No hay ciudad, por lujosa, mítica o legendaria que sea, que pueda resistir un escrutinio de sus suburbios y zonas más desfavorecidas. A la sombra de la opulencia de los rascacielos o, en el caso de Los Ángeles, de esa colina de lujo llamada Hollywood, también hay retazos de pobreza que la equiparan, por lo bajo, con cualquier otro lugar del orbe.
No es una sorpresa, a decir verdad, ya que muchos de esos escenarios los hemos visto una y mil veces a través de películas o incluso videojuegos. Sin embargo, la fotografía de Anthony Hernandez (Los Ángeles, 1947), que se muestra estos días en la sala Bárbara de Braganza de la Fundación Mapfre, le da un toque más cercano y más reflexivo, desde la óptica de alguien nativo y que, por ello, indagó casi sin querer en esa ciudad real que se esconde tras los focos de sus avenidas y zonas más glamourosas.

La muestra es verdaderamente excelsa. Analizada en su conjunto, resalta la capacidad del fotógrafo por no arrugarse ante ningún reto, ofreciendo acercamientos muy diferentes, casi contrapuestos, a un referente único, que es la persona, presente o ausente.
El componente humano es más obvio en la primera parte de su trabajo, en la que se ven, además, algunas de sus imágenes más amables, casi caricaturescas. Hay quien piensa que la saturación de color de esas primeras tomas suyas más allá del blanco y negro tienen un tinte irónico añadido, y nunca mejor dicho. Muchas de ellas están tomadas en algunos de los ejes comerciales de la ciudad, en la que se encuentra con una profusión de estilos, de personas y personajes que caminan, compran y, en cierto modo, se exhiben, como diagnostica el propio fotógrafo.

● Tarea 1: Traduce al inglés esta oración del texto sobre Anthony Hernandez: "No es una sorpresa, a decir verdad, ya que muchos de esos escenarios los hemos visto una y mil veces a través de películas o incluso videojuegos."
● Tarea 2: Transcribe sin cambios del texto sobre Anthony Hernandez el tramo desde "El componente humano" hasta "el propio fotógrafo.".

● Sección de datos:
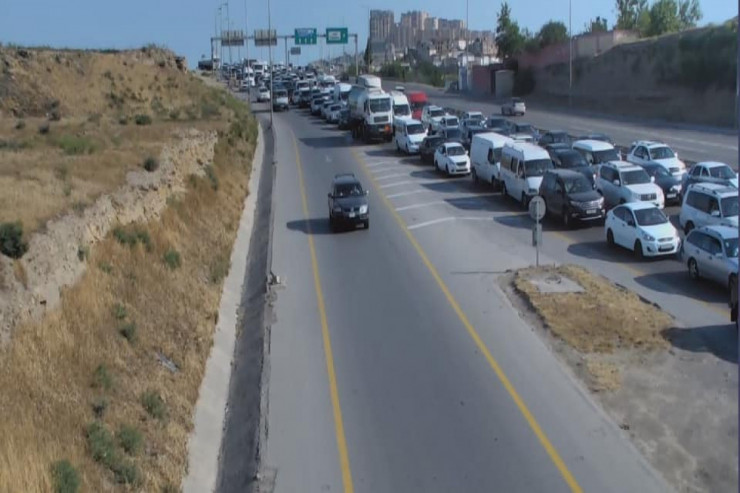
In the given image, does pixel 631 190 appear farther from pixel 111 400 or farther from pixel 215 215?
pixel 111 400

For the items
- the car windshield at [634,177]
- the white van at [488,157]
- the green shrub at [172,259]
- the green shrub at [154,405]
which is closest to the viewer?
the green shrub at [154,405]

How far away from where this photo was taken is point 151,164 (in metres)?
31.5

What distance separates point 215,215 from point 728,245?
57.0ft

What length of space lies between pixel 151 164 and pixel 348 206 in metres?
6.69

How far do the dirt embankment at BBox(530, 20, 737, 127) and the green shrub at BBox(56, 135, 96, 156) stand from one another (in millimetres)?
42659

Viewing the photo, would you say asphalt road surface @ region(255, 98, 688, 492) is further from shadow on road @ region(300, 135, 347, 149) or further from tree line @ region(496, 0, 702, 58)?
tree line @ region(496, 0, 702, 58)

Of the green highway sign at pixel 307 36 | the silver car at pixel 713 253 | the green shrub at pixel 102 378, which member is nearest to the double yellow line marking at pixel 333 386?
the green shrub at pixel 102 378

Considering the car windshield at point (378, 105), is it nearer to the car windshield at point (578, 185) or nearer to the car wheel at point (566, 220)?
Result: the car windshield at point (578, 185)

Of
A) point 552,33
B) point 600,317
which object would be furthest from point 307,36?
point 600,317

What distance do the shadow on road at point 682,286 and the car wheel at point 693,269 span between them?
15cm

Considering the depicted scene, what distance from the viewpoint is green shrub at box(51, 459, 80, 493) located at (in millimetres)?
11609

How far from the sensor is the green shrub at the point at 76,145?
35150mm

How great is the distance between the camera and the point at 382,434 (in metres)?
14.8

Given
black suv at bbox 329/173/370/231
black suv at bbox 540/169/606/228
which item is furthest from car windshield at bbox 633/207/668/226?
black suv at bbox 329/173/370/231
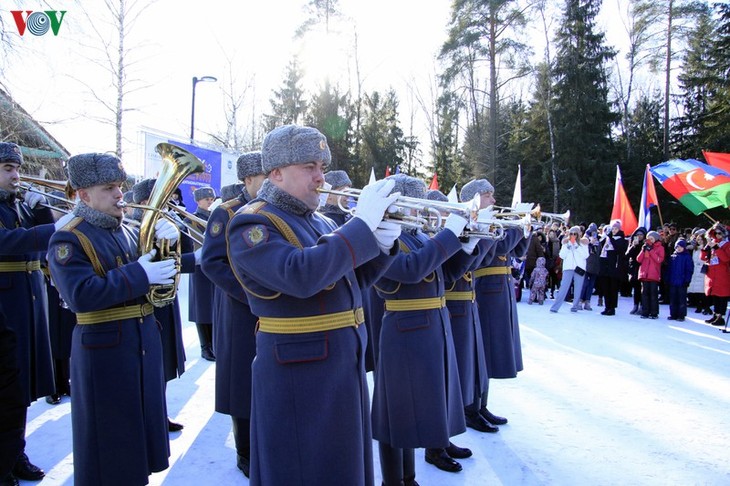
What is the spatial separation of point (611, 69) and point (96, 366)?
121ft

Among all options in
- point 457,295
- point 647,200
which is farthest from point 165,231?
point 647,200

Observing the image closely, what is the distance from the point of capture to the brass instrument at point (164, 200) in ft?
10.6

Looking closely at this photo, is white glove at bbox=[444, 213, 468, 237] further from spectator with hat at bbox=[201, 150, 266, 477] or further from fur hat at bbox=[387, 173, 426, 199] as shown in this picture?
spectator with hat at bbox=[201, 150, 266, 477]

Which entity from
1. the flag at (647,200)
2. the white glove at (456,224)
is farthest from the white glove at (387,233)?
the flag at (647,200)

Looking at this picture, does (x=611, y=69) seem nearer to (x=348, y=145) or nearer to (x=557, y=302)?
(x=348, y=145)

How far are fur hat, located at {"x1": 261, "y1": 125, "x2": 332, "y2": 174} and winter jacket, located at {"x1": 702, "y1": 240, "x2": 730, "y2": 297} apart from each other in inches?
438

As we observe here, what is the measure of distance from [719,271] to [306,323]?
36.9ft

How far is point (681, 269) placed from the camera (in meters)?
11.6

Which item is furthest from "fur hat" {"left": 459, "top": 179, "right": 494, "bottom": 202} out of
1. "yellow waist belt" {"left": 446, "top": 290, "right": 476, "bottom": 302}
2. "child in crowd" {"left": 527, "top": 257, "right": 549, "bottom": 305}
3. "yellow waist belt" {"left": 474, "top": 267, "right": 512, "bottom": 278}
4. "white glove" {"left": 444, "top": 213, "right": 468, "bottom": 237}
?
"child in crowd" {"left": 527, "top": 257, "right": 549, "bottom": 305}

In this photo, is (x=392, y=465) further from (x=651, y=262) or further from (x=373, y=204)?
(x=651, y=262)

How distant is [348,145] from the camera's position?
118 ft

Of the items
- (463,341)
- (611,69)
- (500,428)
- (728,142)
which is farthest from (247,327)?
(611,69)

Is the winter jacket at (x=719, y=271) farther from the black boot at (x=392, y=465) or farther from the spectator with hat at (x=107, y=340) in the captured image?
the spectator with hat at (x=107, y=340)

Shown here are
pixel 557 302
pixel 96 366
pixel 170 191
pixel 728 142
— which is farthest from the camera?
pixel 728 142
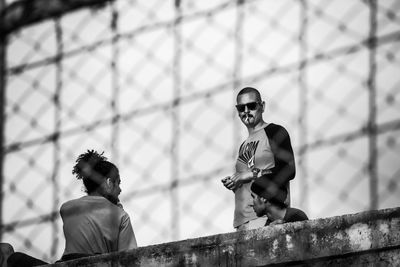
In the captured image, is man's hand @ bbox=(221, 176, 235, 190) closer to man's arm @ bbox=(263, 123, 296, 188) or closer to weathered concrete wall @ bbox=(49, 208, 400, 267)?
man's arm @ bbox=(263, 123, 296, 188)

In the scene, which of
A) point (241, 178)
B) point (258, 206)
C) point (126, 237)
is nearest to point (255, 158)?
point (241, 178)

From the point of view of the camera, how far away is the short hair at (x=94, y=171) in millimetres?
8883

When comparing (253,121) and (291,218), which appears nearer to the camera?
(291,218)

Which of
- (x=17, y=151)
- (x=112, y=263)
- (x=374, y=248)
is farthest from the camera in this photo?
(x=17, y=151)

● Respuesta 1: It is no surprise, to tell the truth, since we have seen many of those settings a thousand times over in movies or even video games.

● Respuesta 2:
El componente humano es más obvio en la primera parte de su trabajo, en la que se ven, además, algunas de sus imágenes más amables, casi caricaturescas. Hay quien piensa que la saturación de color de esas primeras tomas suyas más allá del blanco y negro tienen un tinte irónico añadido, y nunca mejor dicho. Muchas de ellas están tomadas en algunos de los ejes comerciales de la ciudad, en la que se encuentra con una profusión de estilos, de personas y personajes que caminan, compran y, en cierto modo, se exhiben, como diagnostica el propio fotógrafo.